In fact, I have time and again been told that only a few maverick media types like me are on this trip of constantly criticising the selection committee and the BCCI, that the average cricketer and the average fan are quite happy with the way things are.

Would someone -- Lele, the selectors, whoever? -- care to check with a Harbhajan or a Khurasia about the extent of their happiness? As to the fans, what do the above mails indicate but the fact that they are as shrewd as the media, perhaps even more so, when it comes to informed analysis?

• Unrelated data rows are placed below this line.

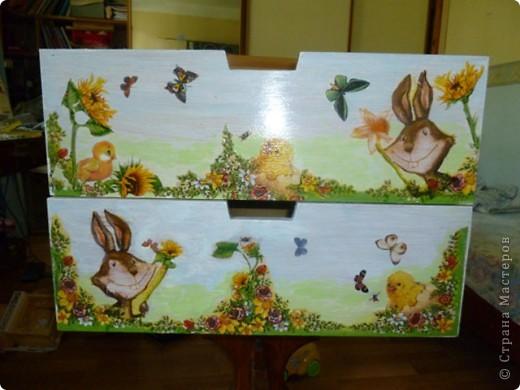 Для  мамы  маленькой дочки Таисии  -роспись  по дереву  красками FolkArt по стеклу и керамике ( рисую ими и по бумаге,стеклу  и пр.) розы  ( One Stroke-)  по ее желанию к дню рождения.Осталось еще два ящика  дорисовать-будет небо и бабочки. фото 2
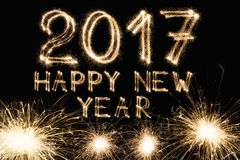 Nowy rok chrzcielnicy sparkler liczby na czarnym tle Obraz Royalty Free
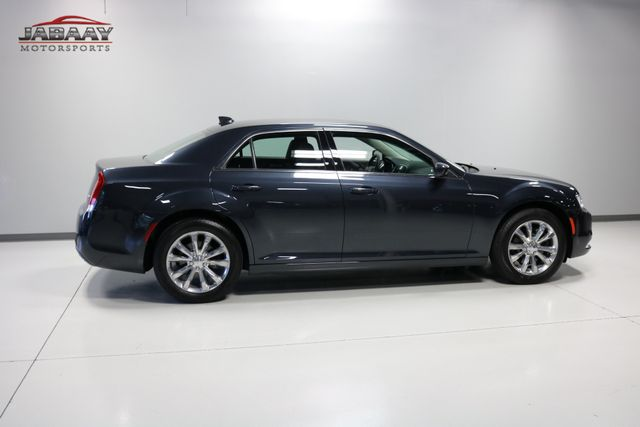 2018 Chrysler 300 Touring Merrillville, Indiana 40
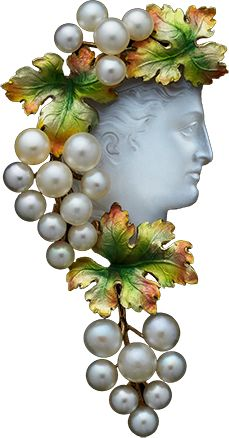ALBION ART Antique Jewelry - Gold, pearl, enamel, moonstone brooch, ca.1880. Show the right profile in the head statue Bakkante, red and green in the cluster of pearl natural drooping over her shoulder, cameo of Moonstone, which is set in gold jewelry of the 19th century enamel-tinged color of gold grape leaves that was given is crowned in the hair rippling. Are decorated also back. Made in the USA probably.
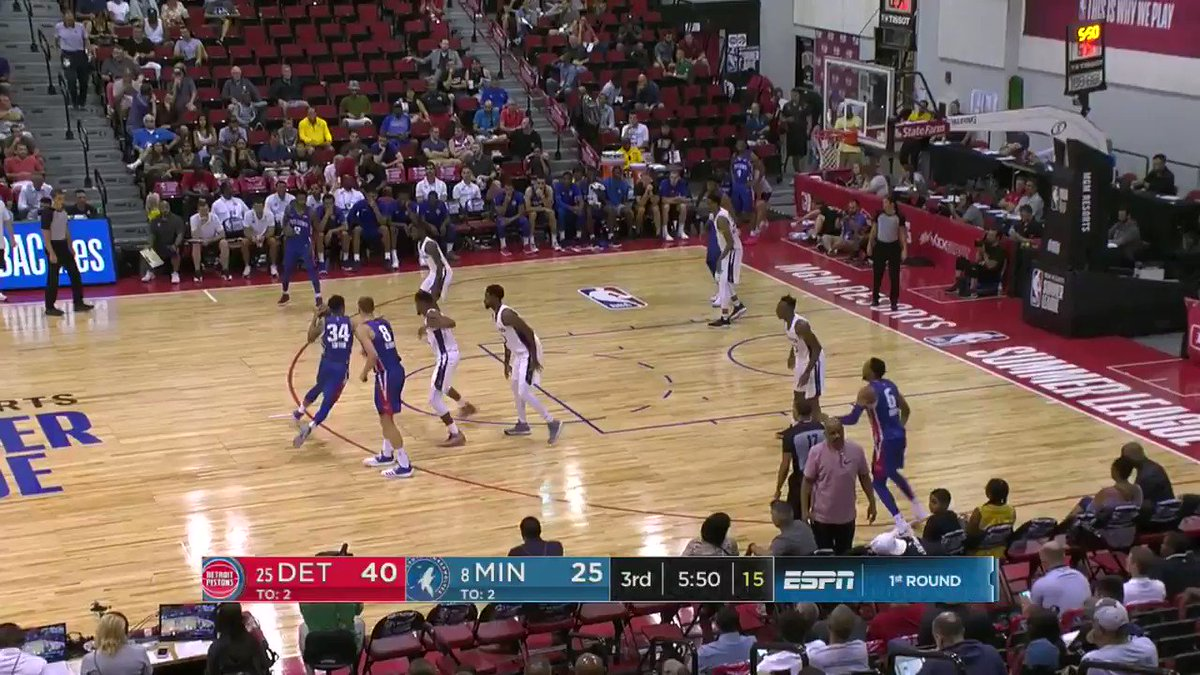 Zack Lofton goes behind his back en route to the hoop.  #NBASummer https://t.co/2EW43pdxco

The mail does in fact raise a question about the thought process of the selection committee -- when you are deadlocked over two players (and here, even the deadlock suggests that performance doesn't count, since Khurasia certainly has outperformed Kanitkar in recent times) a third player is taken? That defies logic! As does Lele's addendum about a further selection committee meeting to pick the team for Sharjah -- frankly, I cannot see any reason for that, other than the fact that another meeting will give the selectors, and Lele, the opportunity for another junket -- flights to the venue, five star accomodation, the works, not to mention the payment, not just for the day of the meeting but, by the one day before one day after rule, for the days preceeding and following.

I have only one other thought to add, and this relates to Lele's reason for dropping Harbhajan Singh ("If he is picked and they call him in Dhaka, we will be one bowler short!"

Oh really, Mr Lele? Let's see, the team as picked has 14 players. I would think the side will go in with only four bowlers, that has been our norm of recent times. Even assuming the plan is to play five bowlers, let us just change that team list, scratch Nikhil Chopra and include Harbhajan Singh.

What do we get? A bowling lineup of say Srinath, Prasad, Agarkar, Kumble and Bajju. Assume that the offie is called in course of the first game -- India still has Robin Singh and Saurav Ganguly to fill in the required ten overs in that game. And for the next -- assuming they win the first one -- they can bring in Sunil Joshi.

So how does picking Bajju leave the team one short, exactly?

It is time for the Leles of this world to wake up and smell the coffee, I would think. To realise that you can't fool all the people all the time is something that must have become apparent, by now, even to him.